— Begin LISTED ENTRIES —

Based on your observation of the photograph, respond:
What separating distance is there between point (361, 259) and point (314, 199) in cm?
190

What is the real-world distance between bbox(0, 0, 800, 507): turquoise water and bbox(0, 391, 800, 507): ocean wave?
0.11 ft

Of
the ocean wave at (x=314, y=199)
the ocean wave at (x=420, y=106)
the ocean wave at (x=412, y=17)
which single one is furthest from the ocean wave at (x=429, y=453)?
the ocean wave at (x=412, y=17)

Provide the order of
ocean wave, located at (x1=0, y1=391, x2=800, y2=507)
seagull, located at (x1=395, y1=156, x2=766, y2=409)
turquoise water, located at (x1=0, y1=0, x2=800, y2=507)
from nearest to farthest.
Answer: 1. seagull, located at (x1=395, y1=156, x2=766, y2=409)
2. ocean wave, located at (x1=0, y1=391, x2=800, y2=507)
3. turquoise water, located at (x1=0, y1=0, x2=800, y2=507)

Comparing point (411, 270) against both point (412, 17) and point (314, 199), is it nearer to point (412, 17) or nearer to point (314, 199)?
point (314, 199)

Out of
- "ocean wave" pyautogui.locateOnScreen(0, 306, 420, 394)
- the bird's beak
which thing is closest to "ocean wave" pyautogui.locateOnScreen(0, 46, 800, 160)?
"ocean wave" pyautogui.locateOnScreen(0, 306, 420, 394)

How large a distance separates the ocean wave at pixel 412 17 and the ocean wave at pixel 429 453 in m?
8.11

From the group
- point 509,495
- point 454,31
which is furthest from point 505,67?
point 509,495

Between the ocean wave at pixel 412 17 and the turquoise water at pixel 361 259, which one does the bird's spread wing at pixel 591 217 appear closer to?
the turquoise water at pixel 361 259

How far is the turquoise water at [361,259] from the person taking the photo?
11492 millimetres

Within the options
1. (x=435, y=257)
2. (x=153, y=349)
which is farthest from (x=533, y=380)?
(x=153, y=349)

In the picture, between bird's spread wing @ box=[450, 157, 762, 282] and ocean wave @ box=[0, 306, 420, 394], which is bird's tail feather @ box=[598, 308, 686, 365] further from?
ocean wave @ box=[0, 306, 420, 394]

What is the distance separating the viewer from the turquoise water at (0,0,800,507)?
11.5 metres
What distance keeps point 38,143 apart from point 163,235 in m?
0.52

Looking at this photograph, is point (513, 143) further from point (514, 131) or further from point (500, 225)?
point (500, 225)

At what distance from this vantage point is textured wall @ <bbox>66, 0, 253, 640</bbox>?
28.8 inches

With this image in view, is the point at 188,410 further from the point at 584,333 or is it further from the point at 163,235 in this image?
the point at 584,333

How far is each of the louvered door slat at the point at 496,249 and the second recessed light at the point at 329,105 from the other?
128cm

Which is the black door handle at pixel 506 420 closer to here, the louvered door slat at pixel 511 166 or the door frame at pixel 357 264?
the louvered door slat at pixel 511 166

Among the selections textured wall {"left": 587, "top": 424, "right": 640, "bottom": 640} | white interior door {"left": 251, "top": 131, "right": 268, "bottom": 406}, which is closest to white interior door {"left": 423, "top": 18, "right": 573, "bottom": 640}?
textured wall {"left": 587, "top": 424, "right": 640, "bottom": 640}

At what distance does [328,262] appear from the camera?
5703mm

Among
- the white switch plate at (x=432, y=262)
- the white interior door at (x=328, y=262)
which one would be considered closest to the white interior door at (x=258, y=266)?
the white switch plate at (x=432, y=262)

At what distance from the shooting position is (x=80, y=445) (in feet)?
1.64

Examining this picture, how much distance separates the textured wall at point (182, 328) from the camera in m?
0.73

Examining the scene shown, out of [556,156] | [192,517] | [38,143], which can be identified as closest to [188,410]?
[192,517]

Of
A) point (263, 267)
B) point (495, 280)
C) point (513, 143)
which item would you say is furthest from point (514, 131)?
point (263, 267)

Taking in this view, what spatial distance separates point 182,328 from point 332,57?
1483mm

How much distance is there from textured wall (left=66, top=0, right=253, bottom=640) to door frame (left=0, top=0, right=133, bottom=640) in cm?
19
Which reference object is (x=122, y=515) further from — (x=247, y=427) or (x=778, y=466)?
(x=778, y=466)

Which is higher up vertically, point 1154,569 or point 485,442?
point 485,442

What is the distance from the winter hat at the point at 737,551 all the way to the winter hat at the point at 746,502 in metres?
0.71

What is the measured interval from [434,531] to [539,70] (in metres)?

— End LISTED ENTRIES —

Repeat the lines of the records verbatim from the start through the line containing "11492 millimetres", with both of those ends included.

Based on your observation of the photograph, respond:
What separating distance is there between point (361, 259) and point (314, 199) in cm?
190

What is the real-world distance between bbox(0, 0, 800, 507): turquoise water and bbox(0, 391, 800, 507): ocean wave?
0.11 ft

Of
the ocean wave at (x=314, y=199)
the ocean wave at (x=420, y=106)
the ocean wave at (x=412, y=17)
which single one is furthest from the ocean wave at (x=429, y=453)?
the ocean wave at (x=412, y=17)

Provide the order of
ocean wave, located at (x1=0, y1=391, x2=800, y2=507)
seagull, located at (x1=395, y1=156, x2=766, y2=409)
turquoise water, located at (x1=0, y1=0, x2=800, y2=507)
from nearest to farthest.
Answer: 1. seagull, located at (x1=395, y1=156, x2=766, y2=409)
2. ocean wave, located at (x1=0, y1=391, x2=800, y2=507)
3. turquoise water, located at (x1=0, y1=0, x2=800, y2=507)

Comparing point (411, 270) against both point (412, 17) and point (314, 199), is it nearer to point (412, 17) or nearer to point (314, 199)?
point (314, 199)

Out of
- "ocean wave" pyautogui.locateOnScreen(0, 306, 420, 394)
- the bird's beak
which thing is closest to "ocean wave" pyautogui.locateOnScreen(0, 46, 800, 160)?
"ocean wave" pyautogui.locateOnScreen(0, 306, 420, 394)

How large a distance separates the ocean wave at pixel 412 17 and the ocean wave at pixel 429 453 in m?
8.11

From the group
- point 509,495
- point 454,31
which is furthest from point 505,67?
point 509,495

Between the ocean wave at pixel 412 17 and the turquoise water at pixel 361 259, which one does the bird's spread wing at pixel 591 217 appear closer to?
the turquoise water at pixel 361 259

How far is the turquoise water at [361,259] from the person taking the photo?
11492 millimetres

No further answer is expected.